— start of Given passage —

2023-11-04 13:04:49

by Liu Shixin

[permalink] [raw]
Subject: [PATCH v7] mm: vmscan: try to reclaim swapcache pages if no swap space

When spaces of swap devices are exhausted, only file pages can be
reclaimed. But there are still some swapcache pages in anon lru list.
This can lead to a premature out-of-memory.

The problem is found with such step:

Firstly, set a 9MB disk swap space, then create a cgroup with 10MB
memory limit, then runs an program to allocates about 15MB memory.

The problem occurs occasionally, which may need about 100 times [1].

Fix it by checking number of swapcache pages in can_reclaim_anon_pages().
If the number is not zero, return true and set swapcache_only to 1.
When scan anon lru list in swapcache_only mode, non-swapcache pages will
be skipped to isolate in order to accelerate reclaim efficiency.

However, in swapcache_only mode, the scan count still increased when scan
non-swapcache pages because there are large number of non-swapcache pages
and rare swapcache pages in swapcache_only mode, and if the non-swapcache
is skipped and do not count, the scan of pages in isolate_lru_folios() can
eventually lead to hung task, just as Sachin reported [2].

By the way, since there are enough times of memory reclaim before OOM, it
is not need to isolate too much swapcache pages in one times.

[1]. https://lore.kernel.org/lkml/CAJD7tkZAfgncV+KbKr36=eDzMnT=9dZOT0dpMWcurHLr6Do+GA@mail.gmail.com/
[2]. https://lore.kernel.org/linux-mm/CAJD7tkafz_2XAuqE8tGLPEcpLngewhUo=5US14PAtSM9tLBUQg@mail.gmail.com/

Signed-off-by: Liu Shixin <[email protected]>
Tested-by: Yosry Ahmed <[email protected]>
Reviewed-by: "Huang, Ying" <[email protected]>
Reviewed-by: Yosry Ahmed <[email protected]>
---
v6->v7: Reset swapcache_only to zero after there are swap spaces.
v5->v6: Fix NULL pointing derefence and hung task problem reported by Sachin.

include/linux/swap.h | 6 ++++++
mm/memcontrol.c | 8 ++++++++
mm/vmscan.c | 36 ++++++++++++++++++++++++++++++++++--
3 files changed, 48 insertions(+), 2 deletions(-)

diff --git a/include/linux/swap.h b/include/linux/swap.h
index f6dd6575b905..3ba146ae7cf5 100644
--- a/include/linux/swap.h
+++ b/include/linux/swap.h
@@ -659,6 +659,7 @@ static inline void mem_cgroup_uncharge_swap(swp_entry_t entry, unsigned int nr_p
}

extern long mem_cgroup_get_nr_swap_pages(struct mem_cgroup *memcg);
+extern long mem_cgroup_get_nr_swapcache_pages(struct mem_cgroup *memcg);
extern bool mem_cgroup_swap_full(struct folio *folio);
#else
static inline void mem_cgroup_swapout(struct folio *folio, swp_entry_t entry)

— end of Given passage —
— start of Data extract —

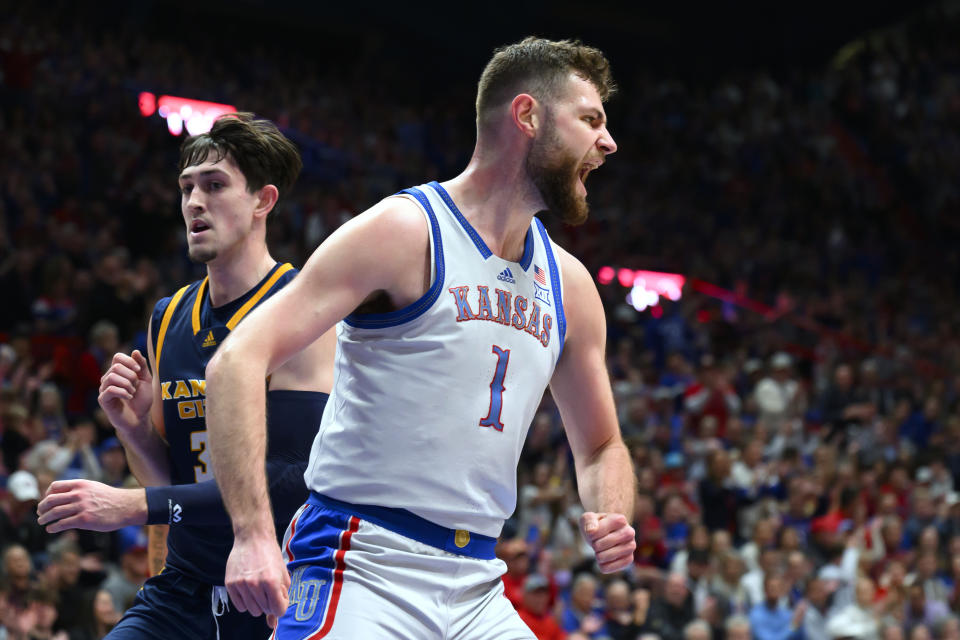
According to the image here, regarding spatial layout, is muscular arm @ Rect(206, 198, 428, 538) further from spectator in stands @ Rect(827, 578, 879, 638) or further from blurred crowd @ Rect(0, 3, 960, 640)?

— end of Data extract —

* [Jobs]
1: Using the patch, decide whether each statement agrees with it: (a) the problem was reproduced with a 9MB disk swap space and a cgroup limited to 10MB of memory; (b) the problem appears every time the steps are run; (c) in swapcache_only mode, the scan count still goes up when non-swapcache pages are scanned. Answer yes or no for each, and quote the words of the patch that decide it.
2: Write out the part of the patch from "[permalink] [raw]" up to and including "a premature out-of-memory.", word for word.
The data was taken from a separate source.

* [Responses by task]
1:
(a) Yes: "Firstly, set a 9MB disk swap space, then create a cgroup with 10MB memory limit"
(b) No: "The problem occurs occasionally, which may need about 100 times [1]."
(c) Yes: "in swapcache_only mode, the scan count still increased when scan non-swapcache pages"

2:
[permalink] [raw]
Subject: [PATCH v7] mm: vmscan: try to reclaim swapcache pages if no swap space

When spaces of swap devices are exhausted, only file pages can be
reclaimed. But there are still some swapcache pages in anon lru list.
This can lead to a premature out-of-memory.